There are people who cling on to some notion of the A-League being for the 'real' football fans, people who went to the NSL, people who couldn't make an association with existing clubs or the NSL, yadayadayada. And maybe it was a little like that in the beginning. But pretty soon it was taken over by people who needed something to do over the summer, those sucked in by the far too serious and self-referential 'atmosphere' and those who wanted to be in the 'in crowd', and who saw soccer as giving them some sort of cosmopolitan flavour in a country torn between cringeworthy parochialism and a need to be loved by everyone overseas.
But all this could just be the bitter nostalgic rant of a disenfranchised NSL supporter. And for all anyone knows, Tony might be happy with how the club and league ended up. But on the same token, it is worth wondering why Tony did get the sack, who gave him the sack, and the potential reasons for this.
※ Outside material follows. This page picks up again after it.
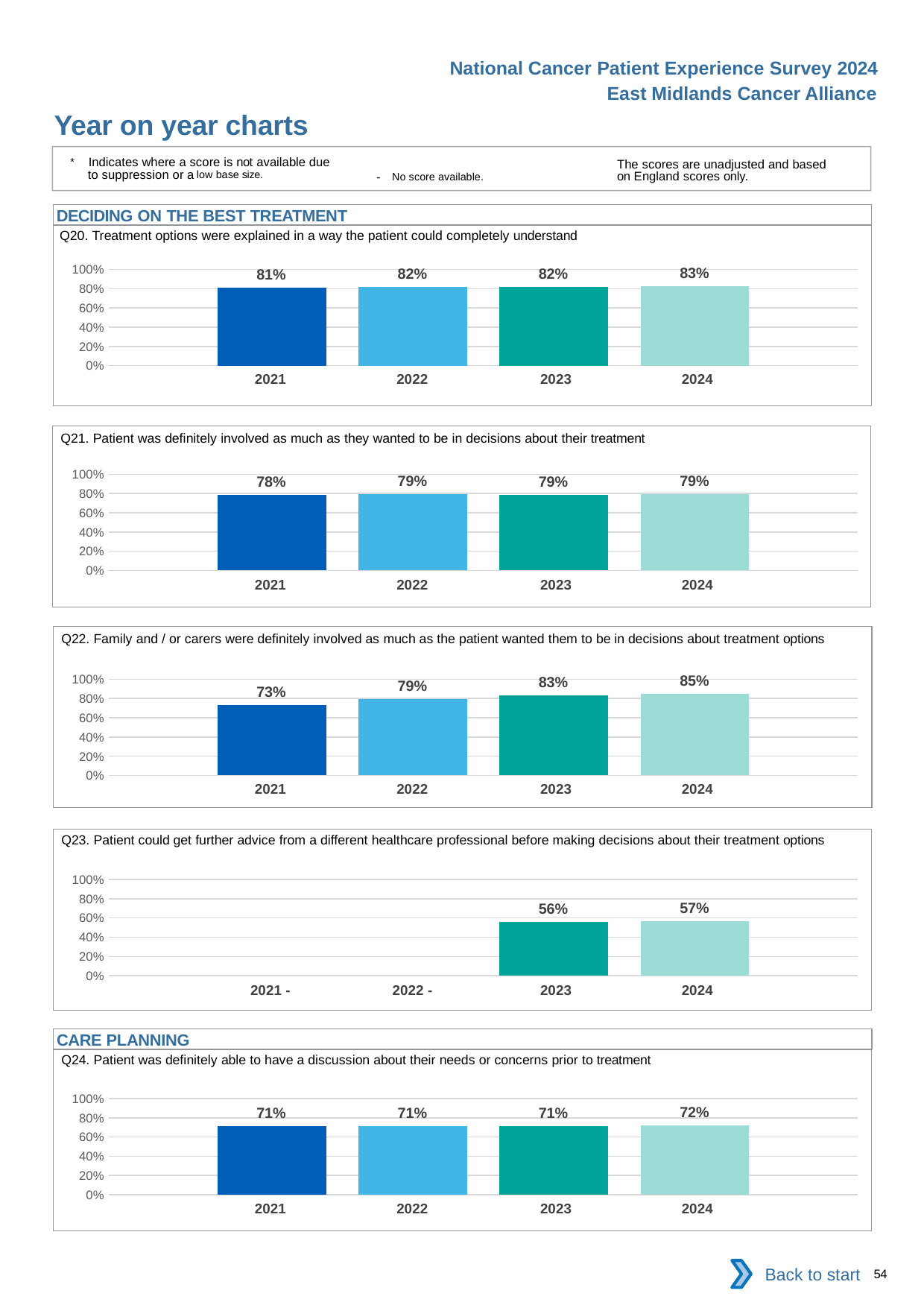
In the Q22 chart, do the values rise or fall from 2021 to 2024? rise In the Q22 chart, what is the difference between the 2024 and 2021 values? 12% In the Q22 chart, is the value for 2022 larger or smaller than the value for 2023? smaller In the Q21 chart, what is the value for 2021? 78% In the Q23 chart, how many years have a bar plotted? 2 What type of chart is used for Q20? bar chart In the Q24 chart, what is the value for 2024? 72% In the Q20 chart, what is the value for 2024? 83% In the Q23 chart, is the value for 2024 greater or less than 60%? less In the Q22 chart, which year has the lowest value? 2021 In the Q22 chart, which year has the highest value? 2024 In the Q23 chart, what is the value for 2023? 56%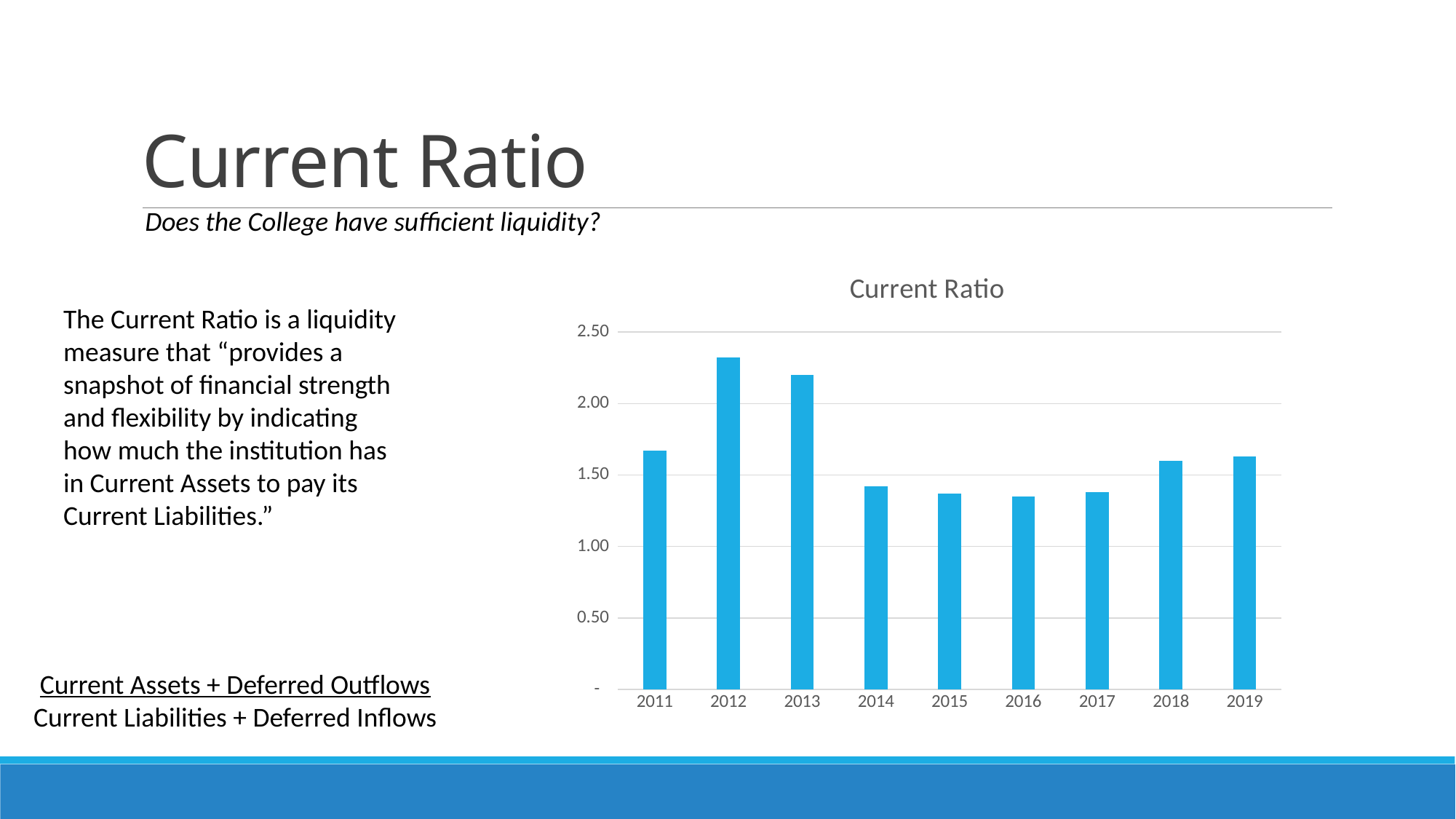
Is the current ratio for 2013 greater or less than 2.00? greater What is the title of the chart? Current Ratio How many years are shown on the x axis of the chart? 9 Which year has the highest current ratio? 2012 Does the current ratio rise or fall from 2012 to 2014? fall Is the current ratio for 2011 greater or less than 1.50? greater Which year has the larger current ratio, 2011 or 2014? 2011 Is the current ratio for 2012 greater or less than 2.00? greater What kind of chart is shown on the slide? bar chart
Because for all the bullshit propaganda of a new era, Tony was one of the many remnants of that past mythical age, and therefore his departure does mean something, even if it doesn't exactly correspond with the general thrust of this piece.
Surely a 10 year anniversary follow up is required! "Poor Tony"
ReplyDeleteI don't bear enough of a grudge against Tony to write anything new on this, and more often than not even when I disagree with him, I like the fact that he is unapologetic about his stance and clear headed about what he wanted Australian soccer to become. His own bitterness as it appears every now and again regarding the old clubs is enough for me to feel pity for him, rather than rage.